Jean-Pierre OSTENDE, Les mains d’Artaud

Les mains d’Artaud

Quand son voisin si calme d’habitude a vu pour la première fois les mains d’Artaud sur les morceaux de sucre, le tout photographié par Man Ray, l’émotion a été si forte, prenante, insistante, qu’il a su profondément qu’il irait sans faillir de ce côté-là, qu’il ne pourrait aller que de ce côté-là et sans alternative. Ses grandes décisions commenceraient d’ailleurs souvent comme ça, sans trop réfléchir, sans balancer longuement, de façon presque désinvolte, il l’apprendrait plus tard.
Tant pis si, sur le moment, son voisin si calme presque mou ne pouvait définir avec précision quel était ce côté-là qu’il désirait, ni expliquer les raisons de sa fuite de ce côté-là de la vie. Lui, le voisin flegmatique presque abattu, il savait qu’il s’agissait d’une direction, d’une simple direction, comme on va vers la mer ou la montagne, et qu’il n’en changerait plus.

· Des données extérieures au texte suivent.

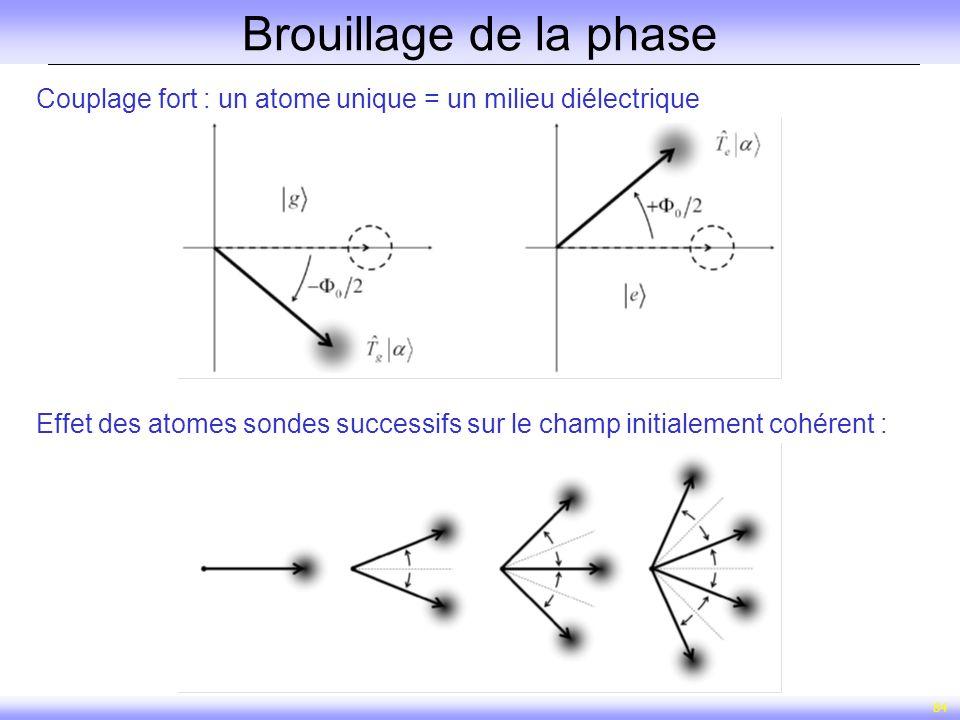 84 Brouillage de la phase Couplage fort : un atome unique = un milieu diélectrique Effet des atomes sondes successifs sur le champ initialement cohére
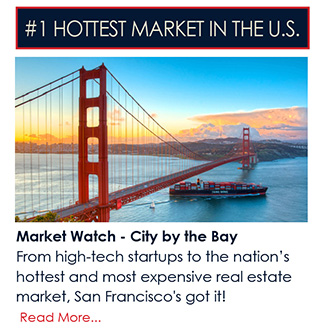 #1 Hottest Market in the US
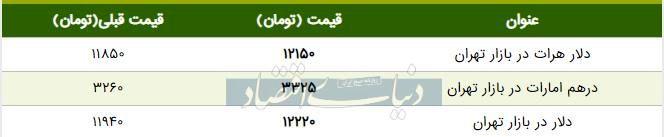 قیمت دلار در بازار امروز تهران ۱۳۹۸/۰۴/۳۰ | افزایش قیمت دلار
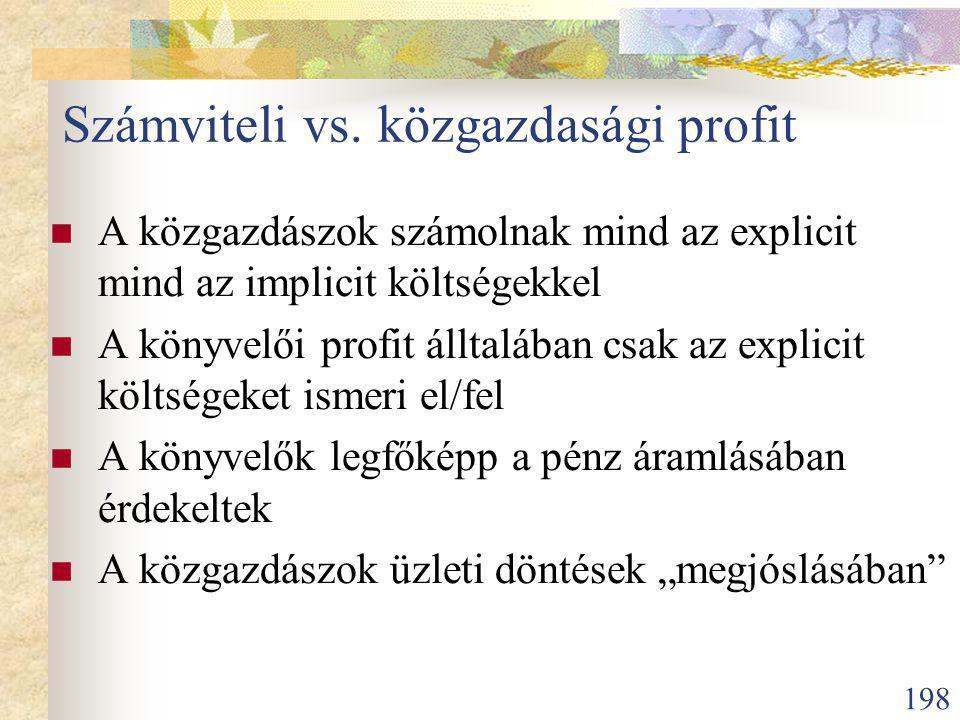 198 Számviteli vs.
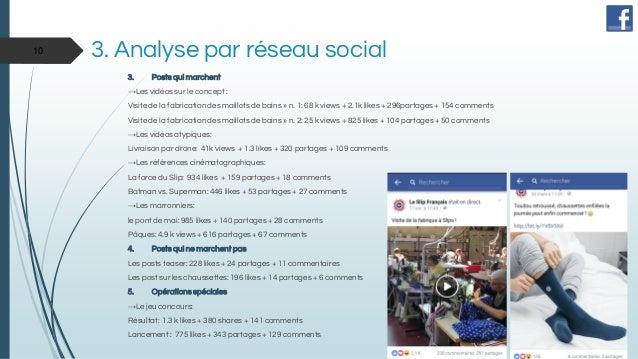 3. Analyse par réseau social 3. Posts qui marchent →Les vidéos sur le concept : Visite de la fabrication des maillots de b...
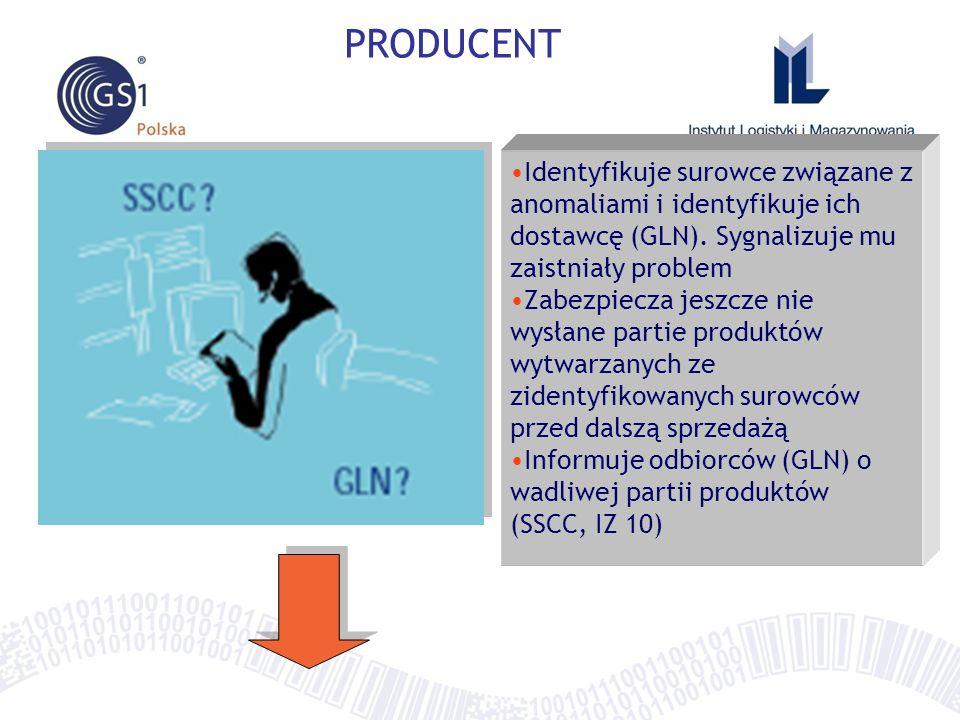 PRODUCENT Identyfikuje surowce związane z anomaliami i identyfikuje ich dostawcę (GLN). Sygnalizuje mu zaistniały problem Zabezpiecza jeszcze nie wysł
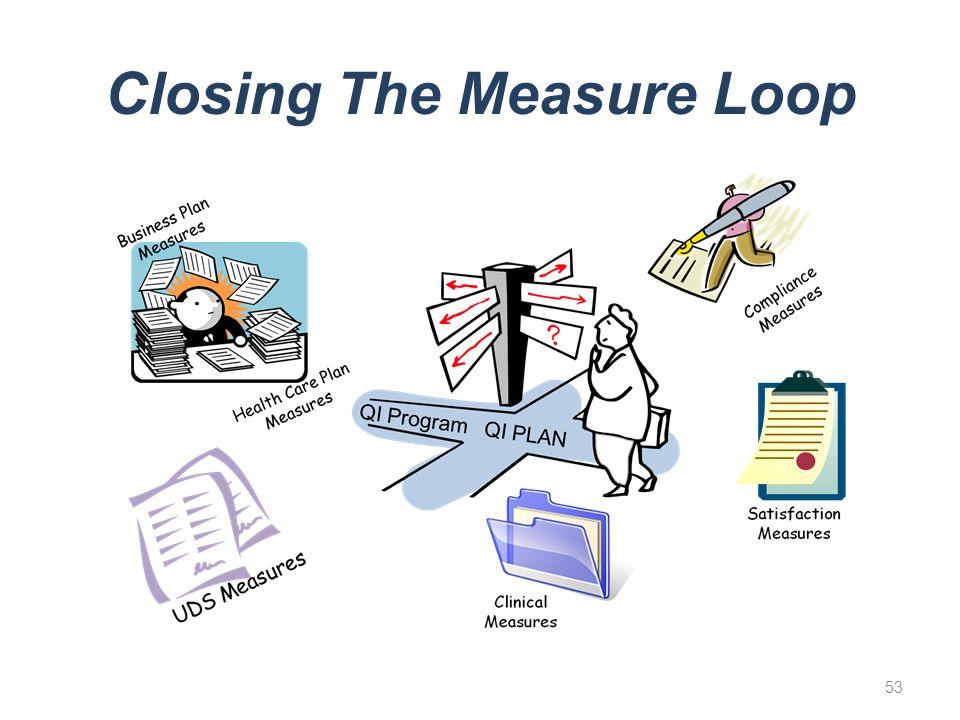 Closing The Measure Loop 53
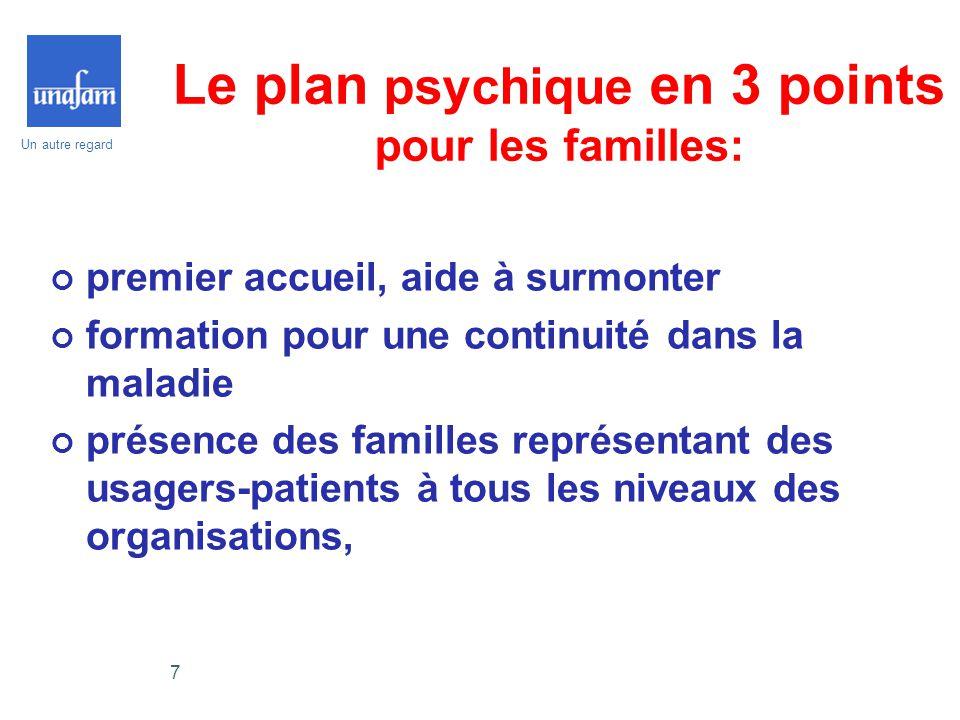 Le plan psychique en 3 points pour les familles:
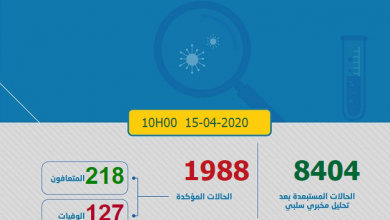 Photo of مستجدات كورونا: 100 حالة جديدة و المغرب يقف على المحنى التصاعدي في الاصابات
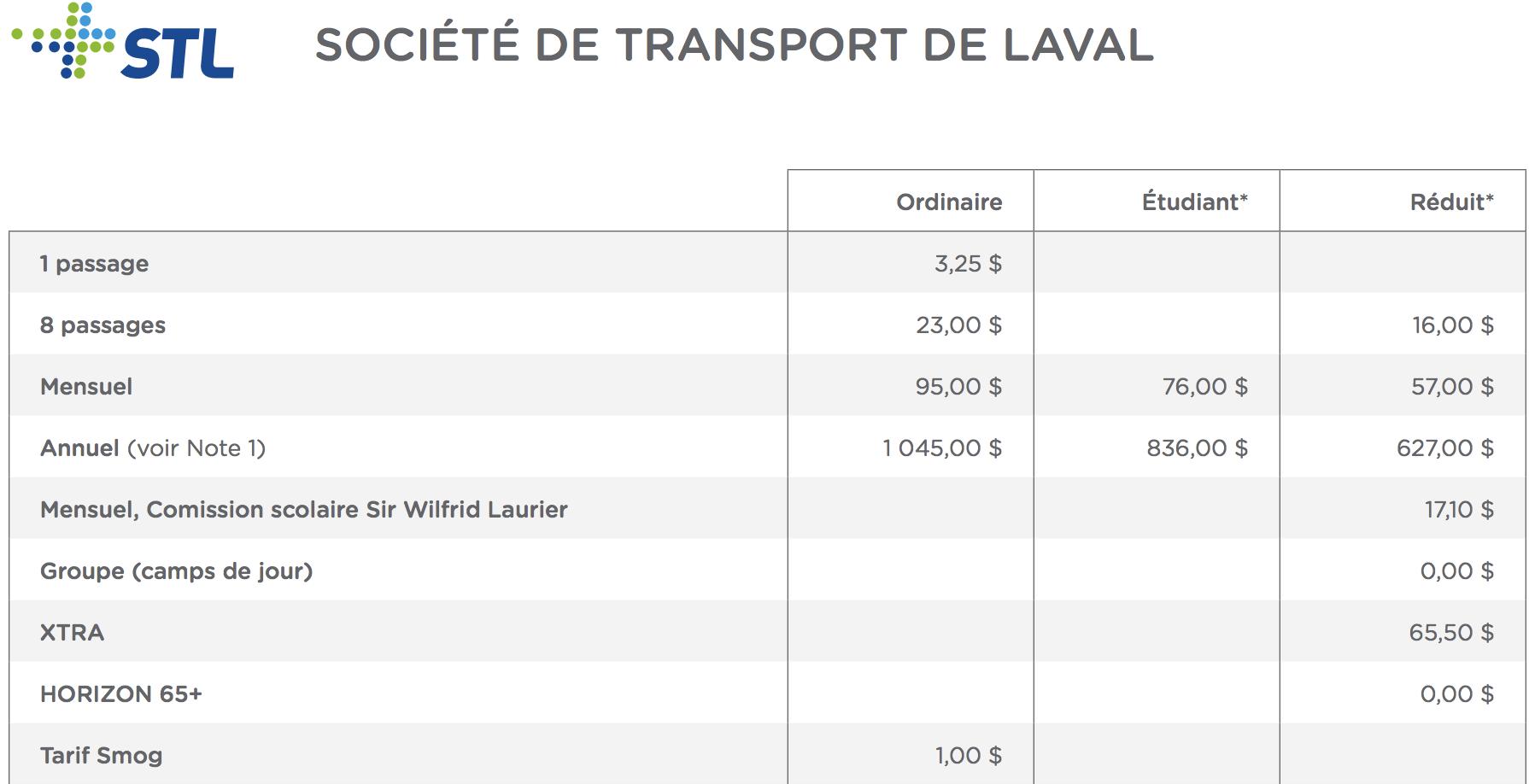 fare increase Montreal STM fares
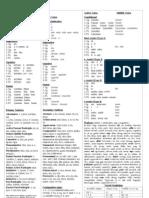 Pali Conjugation; Pronoun Declension 2 x A5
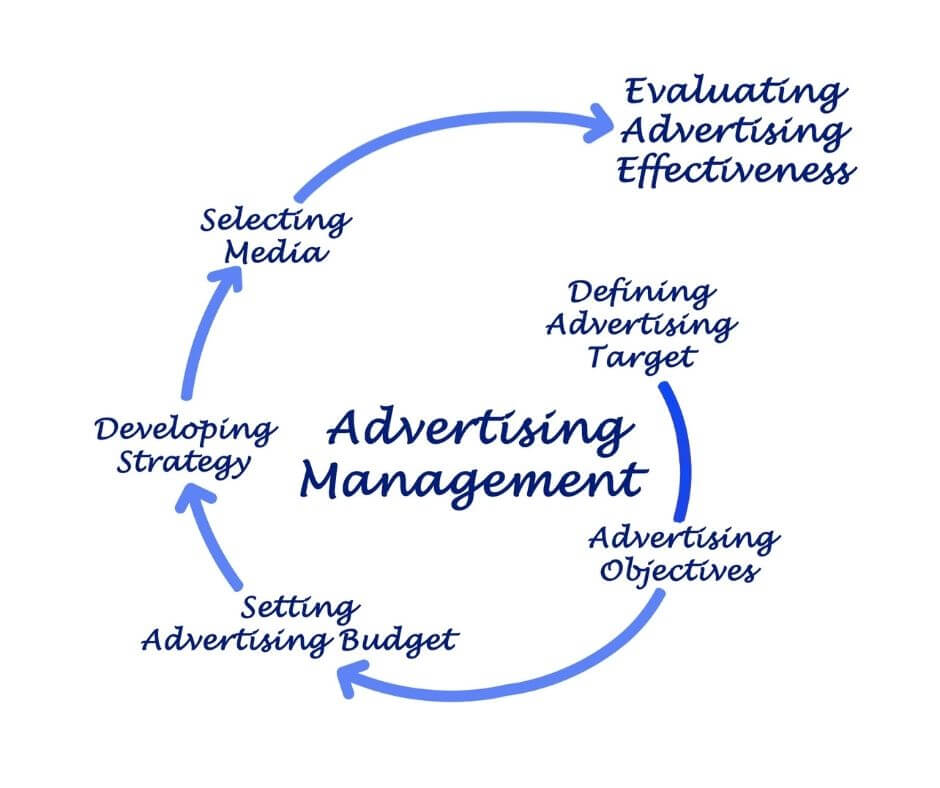 Online Ad Campaigns | Cyrusson Ad Management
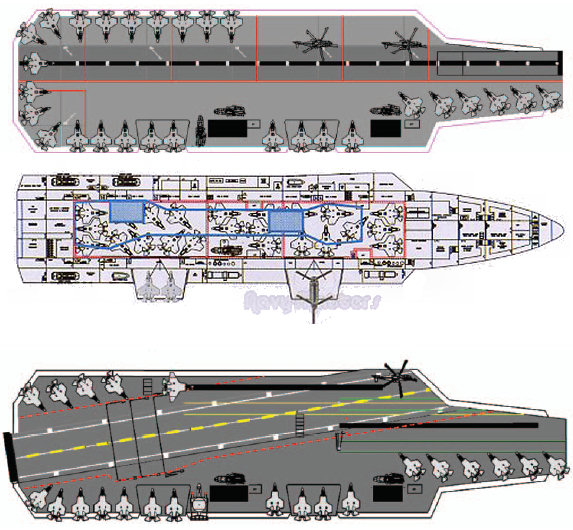 UK Armed Forces Commentary Carrier Vessel Future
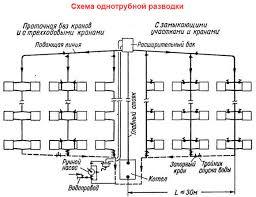 Теплоснабжение многоквартирного дома и его виды характеристика  регулировка системы отопления многоквартирного дома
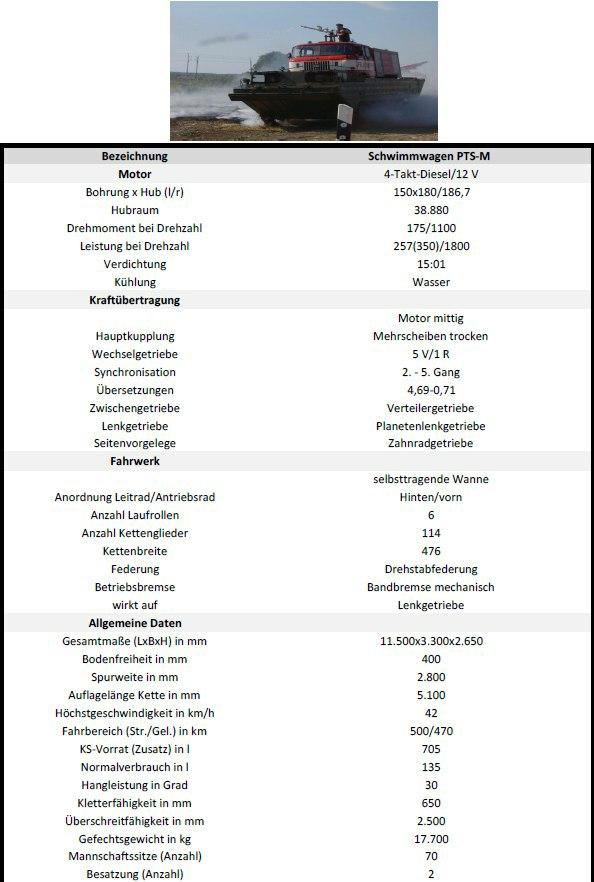 Datenblatt Schwimmwagen / Schwimmfähre PTS-M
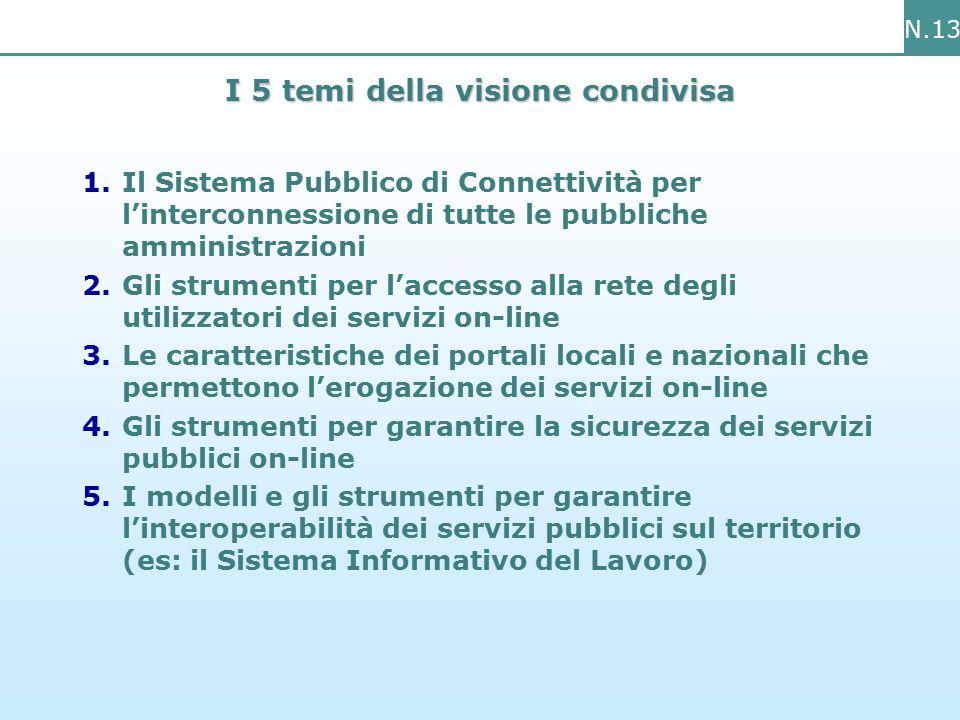 N.13 I 5 temi della visione condivisa 1.Il Sistema Pubblico di Connettività per l'interconnessione di tutte le pubbliche amministrazioni 2.Gli strumenti per l'accesso alla rete degli utilizzatori dei servizi on-line 3.Le caratteristiche dei portali locali e nazionali che permettono l'erogazione dei servizi on-line 4.Gli strumenti per garantire la sicurezza dei servizi pubblici on-line 5.I modelli e gli strumenti per garantire l'interoperabilità dei servizi pubblici sul territorio (es: il Sistema Informativo del Lavoro)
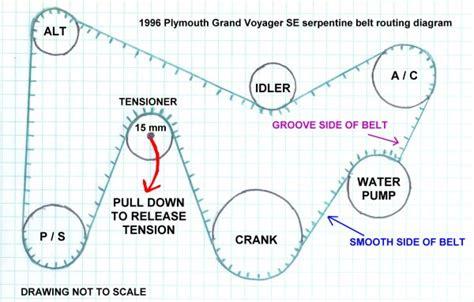 Dodge 33 Serpentine Belt Diagram by 1994 Plymouth Voyager Engine Diagram Downloaddescargar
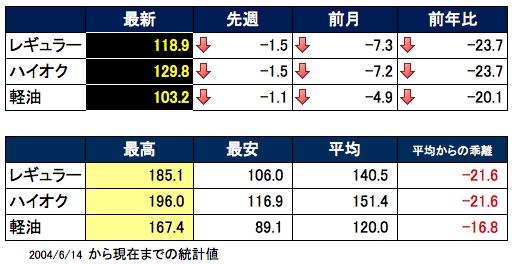 ガソリン価格表 2016-01-14 19.03.43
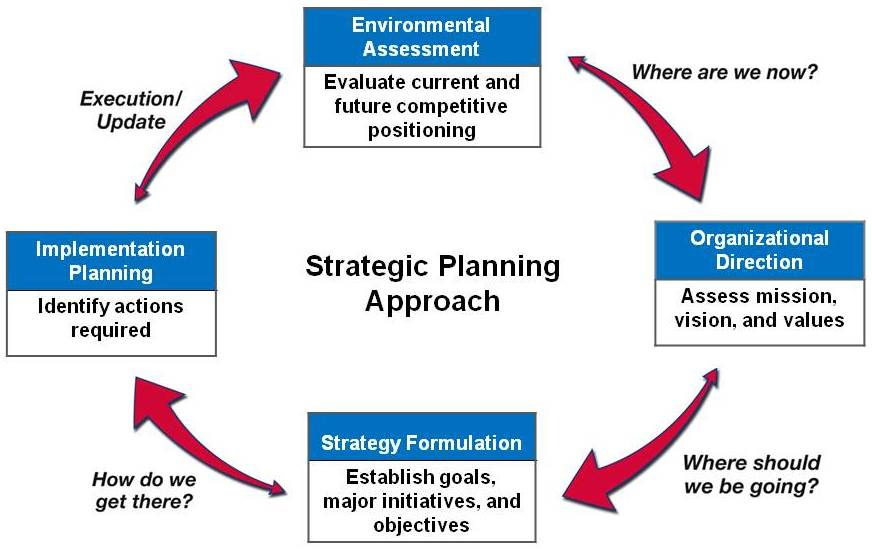 """thesis strategic planning Strategic planning proposal this agreement is hereby binding between nicholas """"nick"""" caputo, also known as the consultant or the lead facilitator, and the."""
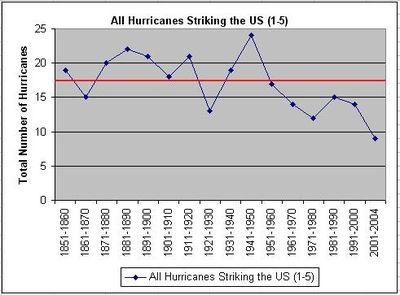 Hurricane_strike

Et puis, le temps passant, l’histoire se bricolant, avec descentes soulevant le cœur et côtes inquiétantes, virages en épingle et mornes lignes droites, pluies et neiges, le voisin disparu n’a plus cessé de se déconcerter bien malgré lui, regrettant parfois de se sentir perdu, embrouillé, mais l’inquiétude, comme peu à peu il l’avait compris, n’était pas sans saveur ni savoir. A condition d’un peu l’apprivoiser pour éviter l’enfer à emporter.
Peu à peu, pour le voisin, tout est devenu péripétie. La plus petite chose décelable, le moindre détail lisible. Tout pouvait devenir rebondissement ou saut.
Il suffisait de suivre ce qui arrivait.
De se laisser entraîner selon lui, trouver le siège des idées, comme Robert Filliou.
D’accepter les avatars, de tout prendre pour invitation.
Les appels nombreux, les évènements fréquents, si tu les écoutais…
A suivre ou pas, c’était selon.
Mais tout devenait aventure.
Tout pouvait.
Il n’y avait pas besoin de grand chose.
Juste le régulier désir de ne pas devenir un moule à gaufres.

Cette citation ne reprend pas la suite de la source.